The USDA's Office of the Chief Economist on Tuesday posted online the report of agricultural projections for the next 10 years. The report can be viewed at www.usda.gov/oce. The printed version will be available Feb. 21 at the USDA's Annual Agricultural Outlook Forum.
An Interagency Agricultural Projection Committee with representatives from several USDA agencies put the report together. According to committee chairman David Stallings the purpose for the report is to give USDA an idea of where farm program expenditures may go and also acts as a baseline by which changes in agricultural policy can be measured.
"We assume that current legislation remains unchanged, that there are no additional trade agreements, other countries programs remain the same and there are no shocks to the system," Stallings says.
Some of the key points that the report projects are reasonably strong world economic growth starting in 2009, and the dollar continuing to depreciate through 2011, which will increase demand for U.S. agricultural products. High petroleum and energy prices will make corn-based ethanol profitable, and there are a number of countries that are much more interested in producing biofuels.
"In essence what we see is this, we see continuing high farm income," Stallings says. "The long-term projections have a drop in farm income in 2009, but we do expect to see record farm incomes after about 2011."
Stallings says that high income will be driven by demand for U.S. agricultural products, energy, and rising exports. The expansion in corn-based ethanol affects almost everything, which is nothing new. Strong ethanol expansion is continued through 2009 and 2010.
"It is noteworthy that we do not include the assumptions in the energy act that was passed in December," Stallings says. "That was passed after we had completed the crop projections so that was not included. Even without that we do see a very rapid increase in ethanol production to about 14 billion gallons a year by 2017."
The report also projects soybean production falling as Brazil increases soy production, and meat production is slowing for the first half of projections on high feed costs and lower returns. However there will be strong domestic demand and by the turn of the decade higher returns are expected in that sector.

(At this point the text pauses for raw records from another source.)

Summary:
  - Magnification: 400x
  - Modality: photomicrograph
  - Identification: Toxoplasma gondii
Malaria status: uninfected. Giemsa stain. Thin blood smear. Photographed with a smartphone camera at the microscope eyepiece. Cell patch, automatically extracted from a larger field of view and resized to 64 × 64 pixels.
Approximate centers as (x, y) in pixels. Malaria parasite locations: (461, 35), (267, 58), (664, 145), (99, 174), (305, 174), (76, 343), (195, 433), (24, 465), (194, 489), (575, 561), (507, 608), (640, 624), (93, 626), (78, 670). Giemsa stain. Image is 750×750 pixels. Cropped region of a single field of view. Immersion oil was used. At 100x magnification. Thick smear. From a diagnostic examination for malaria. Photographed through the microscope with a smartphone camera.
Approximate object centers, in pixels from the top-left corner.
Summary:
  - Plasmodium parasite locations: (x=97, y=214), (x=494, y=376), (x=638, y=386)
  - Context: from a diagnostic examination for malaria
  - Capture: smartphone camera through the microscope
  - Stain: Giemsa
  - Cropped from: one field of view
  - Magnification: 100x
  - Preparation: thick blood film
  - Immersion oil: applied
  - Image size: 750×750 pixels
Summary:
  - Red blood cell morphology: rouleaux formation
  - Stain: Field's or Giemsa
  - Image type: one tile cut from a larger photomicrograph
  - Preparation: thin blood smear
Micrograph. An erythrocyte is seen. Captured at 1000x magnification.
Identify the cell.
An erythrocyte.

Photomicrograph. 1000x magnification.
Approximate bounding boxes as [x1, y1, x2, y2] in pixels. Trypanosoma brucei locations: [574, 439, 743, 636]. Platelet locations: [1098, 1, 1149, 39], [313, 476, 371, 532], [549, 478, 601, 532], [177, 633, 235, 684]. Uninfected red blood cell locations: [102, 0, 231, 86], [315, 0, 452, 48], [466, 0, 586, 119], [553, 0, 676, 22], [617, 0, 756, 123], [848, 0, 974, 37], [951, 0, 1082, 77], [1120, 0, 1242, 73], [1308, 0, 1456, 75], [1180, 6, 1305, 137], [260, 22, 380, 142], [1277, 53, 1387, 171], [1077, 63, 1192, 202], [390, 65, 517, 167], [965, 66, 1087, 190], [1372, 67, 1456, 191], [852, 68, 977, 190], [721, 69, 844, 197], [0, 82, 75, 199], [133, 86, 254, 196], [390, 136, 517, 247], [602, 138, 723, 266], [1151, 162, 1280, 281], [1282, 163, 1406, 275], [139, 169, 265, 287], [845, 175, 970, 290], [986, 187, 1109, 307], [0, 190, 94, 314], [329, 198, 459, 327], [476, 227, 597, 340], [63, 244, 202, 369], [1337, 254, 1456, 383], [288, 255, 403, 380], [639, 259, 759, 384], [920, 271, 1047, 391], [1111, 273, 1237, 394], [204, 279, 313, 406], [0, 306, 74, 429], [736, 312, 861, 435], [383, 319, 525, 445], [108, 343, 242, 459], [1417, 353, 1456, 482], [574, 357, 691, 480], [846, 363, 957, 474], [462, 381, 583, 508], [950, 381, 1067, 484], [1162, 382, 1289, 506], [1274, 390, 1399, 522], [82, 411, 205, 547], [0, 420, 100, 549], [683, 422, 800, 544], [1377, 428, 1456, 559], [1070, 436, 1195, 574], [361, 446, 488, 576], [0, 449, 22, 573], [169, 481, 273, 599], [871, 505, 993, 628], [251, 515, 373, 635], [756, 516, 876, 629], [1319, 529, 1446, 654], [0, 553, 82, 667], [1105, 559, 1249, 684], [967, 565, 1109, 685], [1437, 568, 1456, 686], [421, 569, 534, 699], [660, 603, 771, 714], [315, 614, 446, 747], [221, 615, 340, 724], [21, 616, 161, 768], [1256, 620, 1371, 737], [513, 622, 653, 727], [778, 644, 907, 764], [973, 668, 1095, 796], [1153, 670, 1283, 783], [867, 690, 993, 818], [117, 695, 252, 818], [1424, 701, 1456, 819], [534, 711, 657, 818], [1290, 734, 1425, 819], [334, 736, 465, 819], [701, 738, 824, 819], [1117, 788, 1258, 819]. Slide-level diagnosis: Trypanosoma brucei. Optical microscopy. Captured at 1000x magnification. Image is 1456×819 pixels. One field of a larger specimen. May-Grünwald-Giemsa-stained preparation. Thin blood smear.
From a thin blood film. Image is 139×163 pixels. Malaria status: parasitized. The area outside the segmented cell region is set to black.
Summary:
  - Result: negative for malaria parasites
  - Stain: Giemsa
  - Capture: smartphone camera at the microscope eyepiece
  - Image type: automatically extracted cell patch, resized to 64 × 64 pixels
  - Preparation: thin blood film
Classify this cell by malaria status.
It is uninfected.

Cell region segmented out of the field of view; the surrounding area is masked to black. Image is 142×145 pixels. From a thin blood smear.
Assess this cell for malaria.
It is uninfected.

"This is a very strong outlook for U.S. agriculture and world agriculture in general," Stallings says. "We have demand coming from enough sources that unlike past periods of temporary prosperity we don't see any reason to see that in the future. We are going to continue to see the use of agricultural products in our energy sector, so I think this is an indication that we should be very optimistic about the state of our agriculture sector."